BEGIN
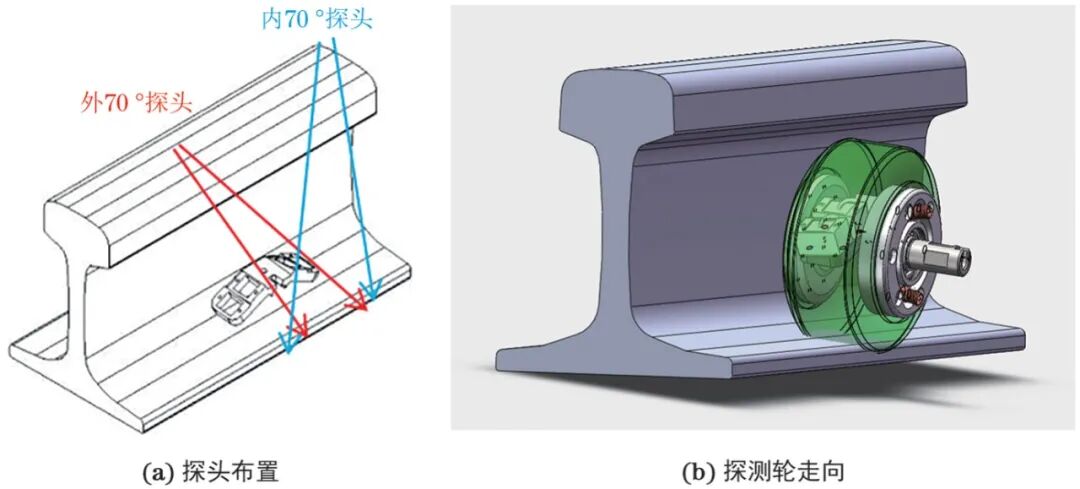 内70 °探头

外70 °探头

(a) 探头布置

(b) 探测轮走向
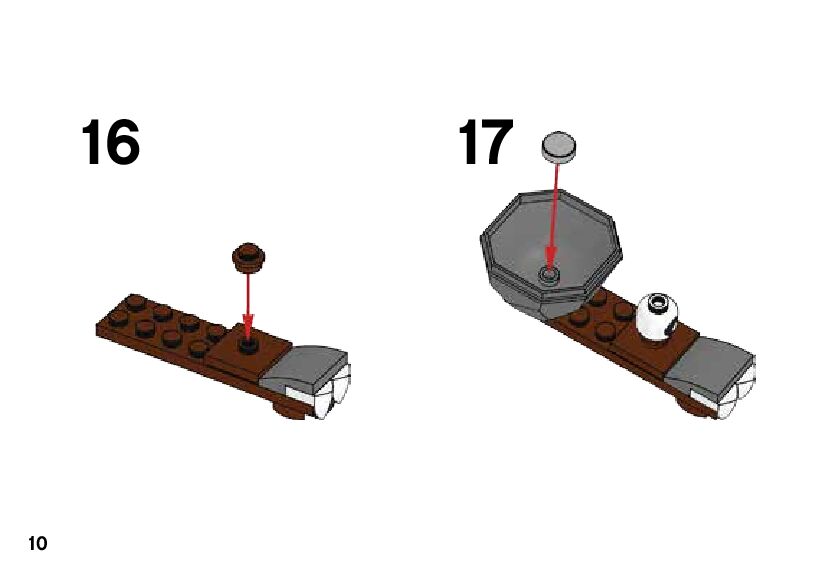 16

17

10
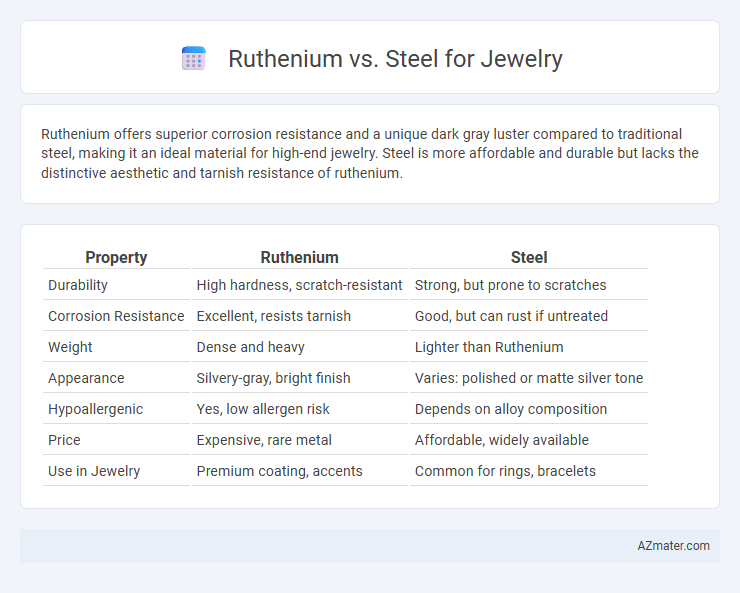 Ruthenium vs. Steel for Jewelry

Ruthenium offers superior corrosion resistance and a unique dark gray luster compared to traditional steel, making it an ideal material for high-end jewelry. Steel is more affordable and durable but lacks the distinctive aesthetic and tarnish resistance of ruthenium.

| Property | Ruthenium | Steel |
|---|---|---|
| Durability | High hardness, scratch-resistant | Strong, but prone to scratches |
| Corrosion Resistance | Excellent, resists tarnish | Good, but can rust if untreated |
| Weight | Dense and heavy | Lighter than Ruthenium |
| Appearance | Silvery-gray, bright finish | Varies: polished or matte silver tone |
| Hypoallergenic | Yes, low allergen risk | Depends on alloy composition |
| Price | Expensive, rare metal | Affordable, widely available |
| Use in Jewelry | Premium coating, accents | Common for rings, bracelets |

AZmater.com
END
◆ How to complete this task ◆
Find the line with "widely available |". Transcribe it and every line after it exactly, through the end of the records above, and nothing else.

◆ Answer to this exercise ◆
| Price | Expensive, rare metal | Affordable, widely available |
| Use in Jewelry | Premium coating, accents | Common for rings, bracelets |

AZmater.com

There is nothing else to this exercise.